What makes be happy with Lenovo Edge is big screen and decent keyboard. What I do not like is touch bad, which is kind of troubled place all the time. Front edge is too sensitive and using touch pad buttons leads often to mouse movement as well.

Wednesday, April 14, 2010

Lenovo Thinkpad Edge - I never saw windows 7

My trustworthy Panasonic CF-w7 got tired. Toughbook was not tought enough and fan tired first and our rescue attempt failed miserably. So, I took a fast decision to fulfil my business computing needs with Lenovo Thinkpad Edge (13.3").

I bought it from verkkokauppa.com for 887 €. I just walked in and google searched some Linux support and while it was clear that Intel model was ok with Ubuntu, I took a decision to move forward. And now follows the nicest part.

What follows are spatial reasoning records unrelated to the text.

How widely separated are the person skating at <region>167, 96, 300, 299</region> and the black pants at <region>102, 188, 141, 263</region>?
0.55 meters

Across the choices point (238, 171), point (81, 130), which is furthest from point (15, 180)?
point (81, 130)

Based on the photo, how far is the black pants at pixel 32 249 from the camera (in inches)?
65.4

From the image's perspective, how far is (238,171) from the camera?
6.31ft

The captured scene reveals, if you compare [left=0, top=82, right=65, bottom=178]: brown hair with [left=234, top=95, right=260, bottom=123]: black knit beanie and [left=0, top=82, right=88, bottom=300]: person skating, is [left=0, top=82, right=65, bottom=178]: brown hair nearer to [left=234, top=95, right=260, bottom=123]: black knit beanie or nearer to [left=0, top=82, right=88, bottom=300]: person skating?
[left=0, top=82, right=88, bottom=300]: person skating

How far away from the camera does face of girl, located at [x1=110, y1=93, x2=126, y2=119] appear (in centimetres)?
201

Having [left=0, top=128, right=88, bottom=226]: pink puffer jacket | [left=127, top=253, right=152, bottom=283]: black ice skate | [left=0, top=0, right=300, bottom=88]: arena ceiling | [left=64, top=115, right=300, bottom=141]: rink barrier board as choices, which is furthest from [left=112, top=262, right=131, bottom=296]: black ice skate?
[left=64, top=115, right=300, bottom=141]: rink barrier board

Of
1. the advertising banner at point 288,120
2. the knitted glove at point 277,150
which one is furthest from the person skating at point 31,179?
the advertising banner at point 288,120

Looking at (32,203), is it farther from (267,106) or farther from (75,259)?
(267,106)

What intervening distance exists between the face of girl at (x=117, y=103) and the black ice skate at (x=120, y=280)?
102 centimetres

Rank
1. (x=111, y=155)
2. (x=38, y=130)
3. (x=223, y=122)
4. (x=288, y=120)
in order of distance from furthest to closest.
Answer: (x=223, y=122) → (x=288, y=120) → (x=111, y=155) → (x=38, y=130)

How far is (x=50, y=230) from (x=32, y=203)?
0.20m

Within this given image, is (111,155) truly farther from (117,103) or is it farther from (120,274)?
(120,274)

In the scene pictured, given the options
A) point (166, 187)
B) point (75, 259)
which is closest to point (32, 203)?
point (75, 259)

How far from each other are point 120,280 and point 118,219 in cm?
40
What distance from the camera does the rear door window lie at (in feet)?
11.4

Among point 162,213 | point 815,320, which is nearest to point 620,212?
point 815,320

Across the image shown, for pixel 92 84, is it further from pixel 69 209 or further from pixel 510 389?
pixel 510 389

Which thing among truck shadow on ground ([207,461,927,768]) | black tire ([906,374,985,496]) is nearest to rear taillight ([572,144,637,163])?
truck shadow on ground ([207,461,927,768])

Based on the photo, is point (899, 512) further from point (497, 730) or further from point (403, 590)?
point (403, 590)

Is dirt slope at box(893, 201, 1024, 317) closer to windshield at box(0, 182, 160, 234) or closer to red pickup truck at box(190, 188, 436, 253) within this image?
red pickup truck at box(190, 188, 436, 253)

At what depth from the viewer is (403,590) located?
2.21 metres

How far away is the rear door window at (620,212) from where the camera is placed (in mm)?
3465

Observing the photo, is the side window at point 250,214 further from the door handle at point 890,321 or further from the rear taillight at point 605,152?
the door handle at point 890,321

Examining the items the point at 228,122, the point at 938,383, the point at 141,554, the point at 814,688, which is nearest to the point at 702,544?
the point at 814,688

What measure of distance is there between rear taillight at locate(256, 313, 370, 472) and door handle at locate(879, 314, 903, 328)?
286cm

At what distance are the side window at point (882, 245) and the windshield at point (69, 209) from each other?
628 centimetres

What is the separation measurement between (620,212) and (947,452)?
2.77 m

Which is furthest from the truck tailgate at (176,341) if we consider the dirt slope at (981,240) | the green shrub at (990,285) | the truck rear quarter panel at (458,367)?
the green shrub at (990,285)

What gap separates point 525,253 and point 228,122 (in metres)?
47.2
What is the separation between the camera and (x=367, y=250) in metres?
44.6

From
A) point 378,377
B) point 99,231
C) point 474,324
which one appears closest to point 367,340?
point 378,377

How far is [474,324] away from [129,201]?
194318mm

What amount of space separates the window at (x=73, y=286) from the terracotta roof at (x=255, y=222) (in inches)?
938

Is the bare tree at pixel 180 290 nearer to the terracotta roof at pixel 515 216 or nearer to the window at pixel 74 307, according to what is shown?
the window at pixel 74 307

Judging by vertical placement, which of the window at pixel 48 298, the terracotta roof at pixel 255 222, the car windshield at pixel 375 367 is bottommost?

After getting back to office, I gave windows 7 a change and looked sticker on machine. After that USB stick in and ubuntu 9.10 alternative got installed in this. Copied few tar files containing my personal data and email home directory and I was ready to fly. Everything works out of the box nicely, except Gobi modem. Firmware files blew with a windows and I need to hunt them down somewhere. I bet qualcom cannot help me there. No problem, help from corporate side has never been useful.

So for my Linux fellows; this is nice, cheap and solid computer. Supporting nicely Linux. Just remember to stay far away of AMD version of this same model. Black and Intel is working.